Sometimes, it is possible (and necessary) to find concrete evidence proving innocence, that the Police Report omits, – and bring that to the D.A.’s attention. This is done with the help of a Private Investigator. Recall that Police often seek just enough incriminating evidence to justify charging a suspect. Thus sometimes Defense counsel needs to conduct a separate Private Investigation to find exculpatory evidence (evidence proving your innocence).
Last, the D.A. does occasionally get the law wrong. Sometimes, defense counsel can research the law and find statutory or case law authority showing that the provable facts don’t support the proposed charges, or alternatively that the available evidence is likely not sufficient to render a guilty verdict at trial.
This research not only helps at the start, but it may also help later by setting the stage for the entire case in a beneficial way to you. But it must be given to the D.A. A.S.A.P. When the defense attorney completes their investigation of the case and research of the law, s/he then provides the D.A. with all of this information to “assist” them in their filing decision and based on what is provided, the defense attorney can reasonably request that the D.A.:
Not file any charges.
Reduce the charges – i.e. only file some charges, and not others.

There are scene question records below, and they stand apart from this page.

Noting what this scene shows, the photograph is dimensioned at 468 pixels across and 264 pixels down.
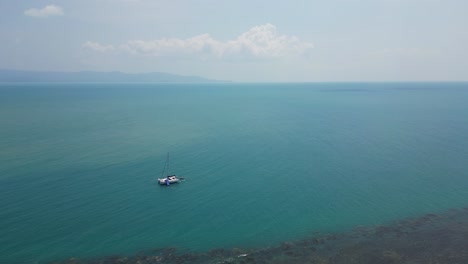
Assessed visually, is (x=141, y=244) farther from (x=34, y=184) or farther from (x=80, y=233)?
(x=34, y=184)

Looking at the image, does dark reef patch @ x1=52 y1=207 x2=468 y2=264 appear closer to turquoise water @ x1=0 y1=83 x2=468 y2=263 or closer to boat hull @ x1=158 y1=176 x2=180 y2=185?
turquoise water @ x1=0 y1=83 x2=468 y2=263

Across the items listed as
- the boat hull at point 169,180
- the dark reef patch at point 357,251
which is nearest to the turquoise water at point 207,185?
the boat hull at point 169,180

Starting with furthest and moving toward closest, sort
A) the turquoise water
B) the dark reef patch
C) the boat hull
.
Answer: the boat hull → the turquoise water → the dark reef patch

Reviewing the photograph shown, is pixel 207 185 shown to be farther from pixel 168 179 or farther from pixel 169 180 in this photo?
pixel 168 179

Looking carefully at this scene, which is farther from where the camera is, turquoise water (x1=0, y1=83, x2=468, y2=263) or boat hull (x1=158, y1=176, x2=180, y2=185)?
boat hull (x1=158, y1=176, x2=180, y2=185)

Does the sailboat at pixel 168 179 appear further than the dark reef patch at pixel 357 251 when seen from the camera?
Yes

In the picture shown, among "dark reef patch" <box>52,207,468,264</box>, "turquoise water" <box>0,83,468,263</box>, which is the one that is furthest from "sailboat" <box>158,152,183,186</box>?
"dark reef patch" <box>52,207,468,264</box>

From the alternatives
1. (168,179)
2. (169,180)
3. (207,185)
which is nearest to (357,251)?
(207,185)

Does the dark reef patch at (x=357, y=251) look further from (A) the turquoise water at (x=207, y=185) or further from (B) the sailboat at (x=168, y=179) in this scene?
(B) the sailboat at (x=168, y=179)

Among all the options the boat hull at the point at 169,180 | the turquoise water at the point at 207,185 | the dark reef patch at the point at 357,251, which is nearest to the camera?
the dark reef patch at the point at 357,251
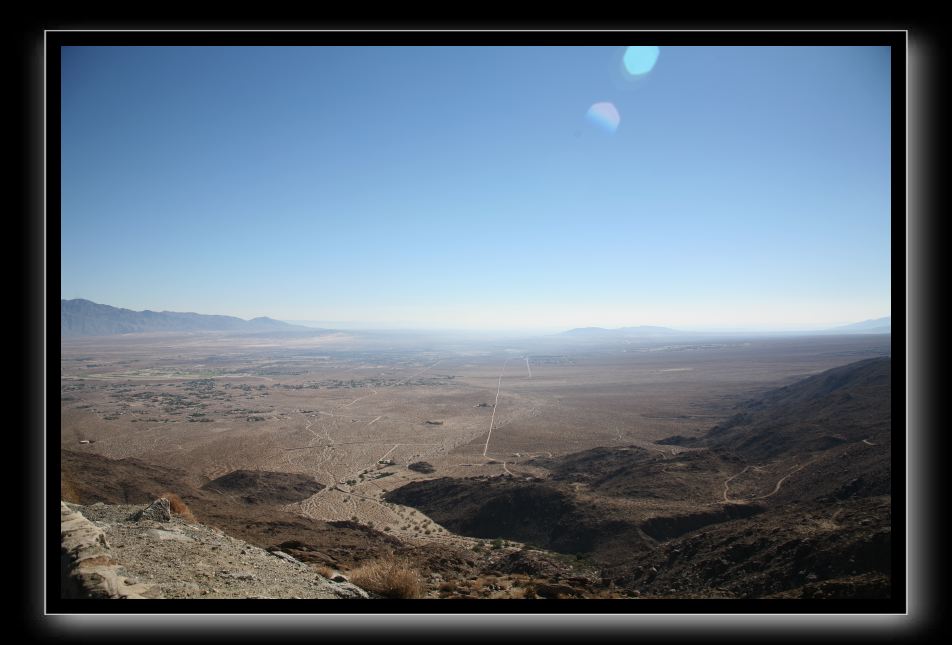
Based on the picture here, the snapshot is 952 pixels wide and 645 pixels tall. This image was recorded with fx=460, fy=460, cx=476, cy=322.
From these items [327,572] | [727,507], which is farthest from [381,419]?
[327,572]

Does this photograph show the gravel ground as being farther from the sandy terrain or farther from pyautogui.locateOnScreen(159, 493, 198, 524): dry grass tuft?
the sandy terrain

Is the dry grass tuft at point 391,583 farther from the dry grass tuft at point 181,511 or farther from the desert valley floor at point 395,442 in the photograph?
the dry grass tuft at point 181,511

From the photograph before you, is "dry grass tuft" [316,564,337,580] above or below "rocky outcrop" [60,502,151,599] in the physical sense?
below

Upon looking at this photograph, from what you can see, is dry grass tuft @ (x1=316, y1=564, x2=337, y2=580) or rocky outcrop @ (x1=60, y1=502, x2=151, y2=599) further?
dry grass tuft @ (x1=316, y1=564, x2=337, y2=580)

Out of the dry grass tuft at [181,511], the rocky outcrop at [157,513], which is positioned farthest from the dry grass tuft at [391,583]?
the dry grass tuft at [181,511]

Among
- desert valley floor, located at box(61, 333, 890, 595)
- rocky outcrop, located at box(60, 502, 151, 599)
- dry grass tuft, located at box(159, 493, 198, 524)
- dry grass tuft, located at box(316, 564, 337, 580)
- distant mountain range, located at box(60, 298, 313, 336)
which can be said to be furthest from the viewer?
distant mountain range, located at box(60, 298, 313, 336)

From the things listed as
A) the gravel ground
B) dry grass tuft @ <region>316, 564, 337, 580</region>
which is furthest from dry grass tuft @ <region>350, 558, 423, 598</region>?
dry grass tuft @ <region>316, 564, 337, 580</region>

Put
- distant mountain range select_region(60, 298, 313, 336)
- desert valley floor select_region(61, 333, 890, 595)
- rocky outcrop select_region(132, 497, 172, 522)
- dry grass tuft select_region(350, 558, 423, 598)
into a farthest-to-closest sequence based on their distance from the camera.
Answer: distant mountain range select_region(60, 298, 313, 336), desert valley floor select_region(61, 333, 890, 595), rocky outcrop select_region(132, 497, 172, 522), dry grass tuft select_region(350, 558, 423, 598)

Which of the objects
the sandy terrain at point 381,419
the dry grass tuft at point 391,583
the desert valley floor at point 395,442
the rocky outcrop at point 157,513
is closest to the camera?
the dry grass tuft at point 391,583
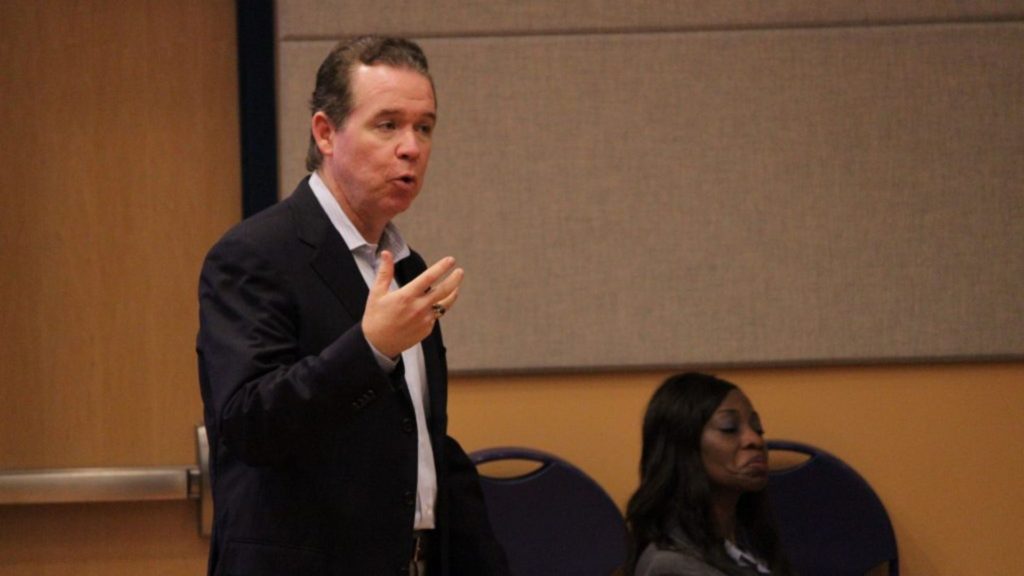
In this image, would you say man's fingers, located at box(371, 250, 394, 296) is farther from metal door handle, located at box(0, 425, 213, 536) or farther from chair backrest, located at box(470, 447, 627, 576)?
metal door handle, located at box(0, 425, 213, 536)

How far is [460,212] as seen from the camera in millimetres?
3340

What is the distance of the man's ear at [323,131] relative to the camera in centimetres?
180

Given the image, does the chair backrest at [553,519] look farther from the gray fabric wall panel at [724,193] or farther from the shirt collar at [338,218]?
the shirt collar at [338,218]

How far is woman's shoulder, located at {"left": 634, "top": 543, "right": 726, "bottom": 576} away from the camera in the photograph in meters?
2.59

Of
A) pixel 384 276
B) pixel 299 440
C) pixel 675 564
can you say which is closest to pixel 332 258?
pixel 384 276

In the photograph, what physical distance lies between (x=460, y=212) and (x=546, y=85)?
1.31ft

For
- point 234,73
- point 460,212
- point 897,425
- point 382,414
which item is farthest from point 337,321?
point 897,425

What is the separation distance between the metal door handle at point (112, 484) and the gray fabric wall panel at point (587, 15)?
44.5 inches

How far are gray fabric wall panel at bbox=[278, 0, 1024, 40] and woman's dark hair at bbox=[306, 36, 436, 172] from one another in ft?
5.01

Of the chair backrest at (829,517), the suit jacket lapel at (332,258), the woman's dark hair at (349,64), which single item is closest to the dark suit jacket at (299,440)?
the suit jacket lapel at (332,258)

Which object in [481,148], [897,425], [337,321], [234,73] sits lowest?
[897,425]

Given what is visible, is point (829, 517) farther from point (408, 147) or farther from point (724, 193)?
point (408, 147)

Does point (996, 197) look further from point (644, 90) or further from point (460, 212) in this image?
point (460, 212)

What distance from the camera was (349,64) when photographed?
178 centimetres
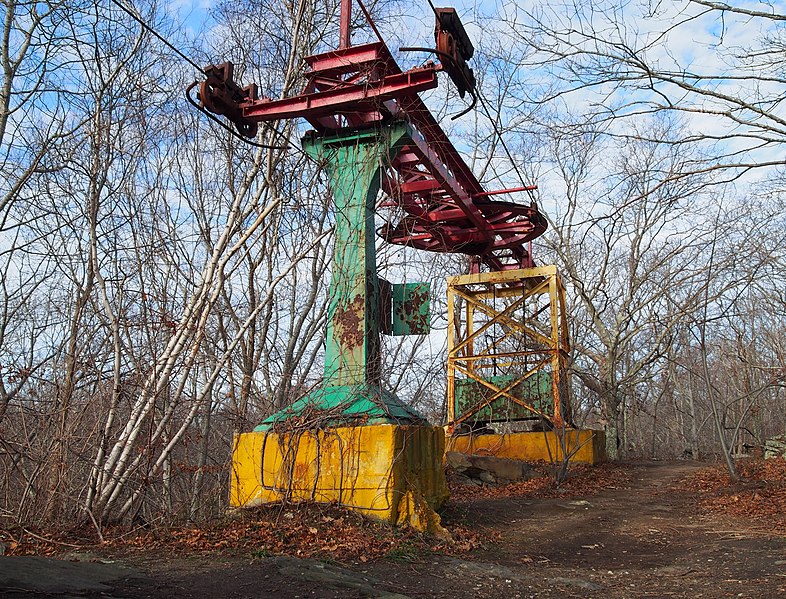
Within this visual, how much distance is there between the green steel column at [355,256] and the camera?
6328mm

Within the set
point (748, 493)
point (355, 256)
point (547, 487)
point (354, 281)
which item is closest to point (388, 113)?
point (355, 256)

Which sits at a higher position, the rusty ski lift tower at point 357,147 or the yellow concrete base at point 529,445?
the rusty ski lift tower at point 357,147

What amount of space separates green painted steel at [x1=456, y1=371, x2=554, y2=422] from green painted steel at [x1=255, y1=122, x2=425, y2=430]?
255 inches

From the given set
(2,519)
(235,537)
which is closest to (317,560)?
(235,537)

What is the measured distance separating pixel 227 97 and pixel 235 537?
163 inches

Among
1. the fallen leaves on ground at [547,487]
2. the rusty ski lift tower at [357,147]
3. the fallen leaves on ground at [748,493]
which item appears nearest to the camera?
the rusty ski lift tower at [357,147]

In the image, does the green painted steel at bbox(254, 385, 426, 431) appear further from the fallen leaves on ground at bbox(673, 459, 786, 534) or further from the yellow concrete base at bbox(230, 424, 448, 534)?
the fallen leaves on ground at bbox(673, 459, 786, 534)

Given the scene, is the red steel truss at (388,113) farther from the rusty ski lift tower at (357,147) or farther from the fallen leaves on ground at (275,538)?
the fallen leaves on ground at (275,538)

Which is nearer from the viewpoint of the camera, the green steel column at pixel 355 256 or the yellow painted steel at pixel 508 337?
the green steel column at pixel 355 256

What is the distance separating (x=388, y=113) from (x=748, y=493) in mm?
7303

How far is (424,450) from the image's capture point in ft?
20.4

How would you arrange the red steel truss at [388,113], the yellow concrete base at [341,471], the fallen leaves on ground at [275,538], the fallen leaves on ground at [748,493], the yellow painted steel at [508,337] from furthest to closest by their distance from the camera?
1. the yellow painted steel at [508,337]
2. the fallen leaves on ground at [748,493]
3. the red steel truss at [388,113]
4. the yellow concrete base at [341,471]
5. the fallen leaves on ground at [275,538]

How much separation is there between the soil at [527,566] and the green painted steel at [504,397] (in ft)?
14.2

File specific charges as a Misdemeanor and not as a Felony.
(Some offenses are known as “wobblers” allowing the D.A. to choose whether to file the offense as a Misdemeanor or as a Felony. Obviously, it is far more advantageous to be charged with a Misdemeanor, considered a less serious which carries less stigma, a simpler process and lower penalty than to be charged with a Felony, considered the most serious of crimes).
All of this work described above is done Pre-Filing, as it is completed before charges are even filed – before your arraignment (i.e. before you ever appear in court). Such a pre-filing defense has enormous advantages.
First, when justified and done well, it often does work. The effort is totally warranted when it prevents the D.A. from ever filing charges. Then not only does the suspect not get a criminal record, they never have to go through the aggravation of the criminal process. The effort is still fully warranted when charges are reduced.
In fact, sometimes a good Pre-Filing Defense that reduces the charges can have a more beneficial impact for the defendant right from the start, (regardless of how the case ends) than the best defense for a case that begins with much higher charges. Even if charges are not reduced, and the D.A. still files charges, in any event, the pre-filing defense helps to immediately put your best foot forward by providing helpful information to the D.A. and the court about yourself and the facts to provide a balanced account of the case.
Moreover, a thorough pre-filing defense ensures that your attorney has adequately “worked up” the case at an early stage and is already fully prepared to defend you should the case go forward to trial.
Therefore, do not delay. Time is not on your side. Certain actions need to be taken immediately to improve your odds at trial and/or to lessen your sentence. The sooner you get an attorney involved in your case; the better off you will be, regardless of whether you are guilty or completely innocent. You should only hire an attorney who can work on your case immediately and prepare a compelling Pre-filing defense to get your case off to the right start that will hopefully quickly and safely bring your case to the right end.